Indeed, more and more women are choosing to delay marriage and children. According to the U.S. Census Bureau, the average age for a woman's first marriage is now over 27—the highest it's been since the agency began keeping track. Experts say both men and women want to tend to their careers and pay down debt before settling down into serious relationships and parenthood—if they decide to have children at all. A 2018 poll from Morning Consult and the New York Times found that most Americans planned to have fewer children than their parents. Almost a quarter of the respondents without kids said they didn't want any, and another 34 percent still weren't sure.

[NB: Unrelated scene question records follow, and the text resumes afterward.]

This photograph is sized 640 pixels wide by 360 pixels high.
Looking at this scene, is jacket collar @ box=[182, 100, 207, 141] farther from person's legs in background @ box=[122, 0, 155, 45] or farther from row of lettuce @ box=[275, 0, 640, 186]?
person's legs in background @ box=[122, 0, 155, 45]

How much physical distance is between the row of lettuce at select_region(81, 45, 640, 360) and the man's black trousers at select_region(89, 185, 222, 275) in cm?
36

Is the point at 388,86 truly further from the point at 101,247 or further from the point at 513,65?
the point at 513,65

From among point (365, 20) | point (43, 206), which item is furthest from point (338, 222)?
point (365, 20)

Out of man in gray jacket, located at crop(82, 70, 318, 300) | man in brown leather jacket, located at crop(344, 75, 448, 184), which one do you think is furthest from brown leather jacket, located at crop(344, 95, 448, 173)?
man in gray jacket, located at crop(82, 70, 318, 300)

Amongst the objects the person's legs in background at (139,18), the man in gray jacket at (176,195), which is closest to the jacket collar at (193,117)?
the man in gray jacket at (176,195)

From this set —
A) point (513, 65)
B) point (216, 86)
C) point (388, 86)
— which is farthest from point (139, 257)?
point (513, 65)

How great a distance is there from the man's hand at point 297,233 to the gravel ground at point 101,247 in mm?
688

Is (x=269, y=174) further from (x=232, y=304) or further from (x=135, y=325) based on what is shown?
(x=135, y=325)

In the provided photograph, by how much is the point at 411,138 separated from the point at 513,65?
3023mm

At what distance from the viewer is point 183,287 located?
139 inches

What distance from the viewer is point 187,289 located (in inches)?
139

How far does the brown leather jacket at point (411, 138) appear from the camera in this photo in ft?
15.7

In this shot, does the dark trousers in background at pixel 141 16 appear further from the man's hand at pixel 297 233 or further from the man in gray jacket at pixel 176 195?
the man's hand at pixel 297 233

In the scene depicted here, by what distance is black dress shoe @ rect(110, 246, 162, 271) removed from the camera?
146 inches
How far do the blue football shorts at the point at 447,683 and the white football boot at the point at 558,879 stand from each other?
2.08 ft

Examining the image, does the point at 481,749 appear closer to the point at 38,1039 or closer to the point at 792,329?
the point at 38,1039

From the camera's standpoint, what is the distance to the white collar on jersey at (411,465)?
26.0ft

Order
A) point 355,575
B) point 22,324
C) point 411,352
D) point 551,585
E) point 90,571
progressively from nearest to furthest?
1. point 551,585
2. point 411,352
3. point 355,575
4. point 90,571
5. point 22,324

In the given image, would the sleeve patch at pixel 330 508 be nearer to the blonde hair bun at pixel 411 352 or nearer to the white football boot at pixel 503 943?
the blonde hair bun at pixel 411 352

Of course, regardless of the reason, delaying parenthood can make having children more difficult. A third of Americans report having had to use some kind of fertility treatment, according to the Pew Research Center. Female fertility generally peaks in the mid- to late-20s and declines thereafter. Male fertility declines with age as well, and research shows that sperm count and motility have been dropping in general. Lifestyle choices, growing rates of obesity, and environmental pollution are all likely contributing to our growing problems with infertility. The effects of pollution are particularly concerning because they can accumulate over generations, as Daniel Noah Halpern wrote in GQ last year:
Normally, acquired traits—like, say, a sperm count lowered by obesity—aren't passed down from father to son. But some chemicals, including phthalates and BPA, can change the way genes are expressed without altering the underlying genetic code, and that change is inheritable. Your father passes along his low sperm count to you, and your sperm count goes even lower after you're exposed to endocrine disruptors. That's part of the reason there's been no leveling off even after 40 years of declining sperm counts—the baseline keeps dropping.
It's easy to understand why increasing infertility might be a cause for concern, but a dropping birth rate in and of itself is not necessarily a bad thing. "A lot of countries have had fertility rates like our current rate, which is 1.76 children per woman, or lower, and have maintained it for a lot longer than the U.S. has," Hartnett says.
Another reason the birth rate has not bounced back to pre-recession levels may be because the U.S. was experiencing what Hartnett calls a "high-fertility bubble" in the 1990s and early 2000s. A high fertility rate among immigrants, a relatively religious population, and high rates of unintended pregnancies all contributed to an inflated birth rate in the U.S. compared to other wealthy countries.
Unintended and teen pregnancy rates have both dropped. "The fact that those rates have declined is a good thing," Harnett says. "Those have been public policy goals for a long time." And from an environmental perspective, the fewer people, the better.
So why should Americans take note of a falling birth rate? The children born today become the nation's workforce down the road. If the downward trend were to continue or accelerate, once the current labor force ages out, fewer and fewer people would be paying into Social Security. So far, the U.S. has been largely buffered from this by immigration, and climate change is likely to create hundreds of millions of refugees in the not-so-distant future. But it's not at all clear how our immigration policies might change under the Trump administration, which has sought to curtail both illegal and legal immigration to the U.S., and beyond.
But according to Hartnett, there are more pressing concerns than the current birth rate. "The thing that I think is worrying is the fact that people in the U.S. face real challenges related to having children: Childcare is very expensive; college is very expensive; housing in cities with well-paying jobs is very expensive; we have no right to paid maternity or paternity leave," she says. "So our system makes our lives harder, and I think that the falling fertility rate is a symptom of that."